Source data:
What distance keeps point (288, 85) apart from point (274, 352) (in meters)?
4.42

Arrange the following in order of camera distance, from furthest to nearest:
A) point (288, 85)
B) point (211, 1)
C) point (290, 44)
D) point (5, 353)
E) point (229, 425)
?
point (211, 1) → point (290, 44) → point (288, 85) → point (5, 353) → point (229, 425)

**Problem to solve**
Edit the rows above so that "camera distance" becomes "distance from the camera", and leave every other part of them unchanged.

**Problem solution**
What distance keeps point (288, 85) apart from point (274, 352) (in meters)?
4.42

Arrange the following in order of distance from the camera, from furthest to nearest:
A) point (288, 85)
B) point (211, 1)
C) point (290, 44)
D) point (5, 353)
E) point (229, 425)
?
point (211, 1) → point (290, 44) → point (288, 85) → point (5, 353) → point (229, 425)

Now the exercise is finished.